# Friends Dog Visiting For A Week



## Neoflyte (Aug 21, 2010)

So I've been asked to host a friends (I believe) submissive, female German Short hair, 10-12 years old, for a week in July, to which I've agreed. I have 2 - 4 year old V's, M & F. The male will be fine and excited as I've had him since 7 weeks. The female on the other hand I have some concern about.

Amber came to me at 1.5 years having passed through 2 homes, the second she had only lasted 2 weeks. Agressionwise, on a scale of 1-10 she was a 6-7 (Rowdy is a 2, but let her know he was the top dog none the less) and she was clearly traumatized by her abandonment, displaying uncertainty and an overall lack of confidence. She now is a 2-3 on aggression (meaning she'll rarely back an annoying dog off, but that's it). She still tucks her tail often, even when I am (starting to) giving her love and attention, which she enjoys and pursues. The other day she flinched when I waved my ball cap, friendly gesture, near her. Writing this I realize that I have adopted slow, easy behavior with her, while still having the attitude that we can play and joke with one another. Though hard core wrestling, like I do with Rowdy and did with my first V Cooper is out of the question, she won't engage. So that's Amber.

My plan to mitigate any tension during the visit, it occurs to me Amber may feel threatened about her place in the pack, is to have them meet 2-3 times prior to the visit. Once at the GSH's home, where we visit them so Amber can see she has a family, recognize smells, etc., the second will be either an hour running at the dog park or at my house. The park will give them an opportunity to play and run together, my house would prove a more sedate, chill while the humans hang out, environment. 

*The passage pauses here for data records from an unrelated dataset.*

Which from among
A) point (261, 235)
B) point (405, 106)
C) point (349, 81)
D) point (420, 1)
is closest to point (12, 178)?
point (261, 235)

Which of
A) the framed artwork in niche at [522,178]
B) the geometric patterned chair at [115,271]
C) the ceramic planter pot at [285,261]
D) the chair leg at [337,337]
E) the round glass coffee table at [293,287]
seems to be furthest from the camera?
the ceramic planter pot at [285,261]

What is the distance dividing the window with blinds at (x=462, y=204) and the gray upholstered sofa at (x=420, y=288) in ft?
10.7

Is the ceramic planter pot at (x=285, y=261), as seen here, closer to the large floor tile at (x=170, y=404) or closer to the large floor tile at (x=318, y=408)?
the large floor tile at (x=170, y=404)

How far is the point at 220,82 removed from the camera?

I'm looking for thought, suggestions, critique. Please advise on whatcha think and what else I might do. Sorry for the overly long post.

Thanks!


----------



## texasred (Jan 29, 2012)

Its nice if they can meet on neutral territory with lots of open space to run. Don't stand around talking. Keep moving and keep the dogs moving. You didn't say if your going to be off work during the week of the visit. If you are I would take them running in the mornings and evening. Let them kick back and rest part of the time in the crates after they run. Don't leave food out.
Its hard to say if their will be problems, but distractions will work well if you watch their body language. Any signs that one of the dogs is uncomfortable or being territorial a quick "Who wants to go outside?"can break the mood.
Last try not to stress.


----------



## Neoflyte (Aug 21, 2010)

TexasRed said:


> Its nice if they can meet on neutral territory with lots of open space to run. Don't stand around talking. Keep moving and keep the dogs moving. You didn't say if your going to be off work during the week of the visit. If you are I would take them running in the mornings and evening. Let them kick back and rest part of the time in the crates after they run. Don't leave food out.
> Its hard to say if their will be problems, but distractions will work well if you watch their body language. Any signs that one of the dogs is uncomfortable or being territorial a quick "Who wants to go outside?"can break the mood.
> Last try not to stress.


Perhaps we will start out at the dog run - and I always walk - fast - need my exercise too. I work from home so I'll be around. Don't use crates beyond 8-12 months so don't have any set up. Never leave food out, definitely will be watching body language and group dynamics. Great suggestion on "who wants to go outside!"! Actually, all good suggestions and much appreciated!


----------



## WillowyndRanch (Apr 3, 2012)

Intellectual Property removed by Author.


----------



## Ozkar (Jul 4, 2011)

Stick them in the back yard together and leave them for 10 minutes, they will work it out. GSP's are so close to V's in temperament it's not funny. My GSP girl gets on really well with most bitches and dogs. Actually, I don't think I can ever remember see her not get along with a dog or bitch come to think of it.

She is submissive to other dogs initially also. However, although I would have thought that one of the boys would be the dominant dog, it turns out that little Zsa Zsa my GSP is actually the roost ruler!! She "Allows" the boys to do what they want as long as it isn't something important to her, but, if it is important, she will be the one who makes the "decision" and has her "Way". So don't think just because a dog is initially submissive, it ill always be that way.....  You may find after a few days, that the little GSP girl is in charge.....


----------



## datacan (May 15, 2011)

I have put Sam together with herding dogs (GSD males and females) as well, since I like them so much. 
First, I met the GSD and later I let them meet but not nose to nose, side by side, with me in between them.

At the beginning Sam was not allowed to run (herded like ****) but a short time after, rules changed and they were running in straight lines... it's amazing how well they adjust.


----------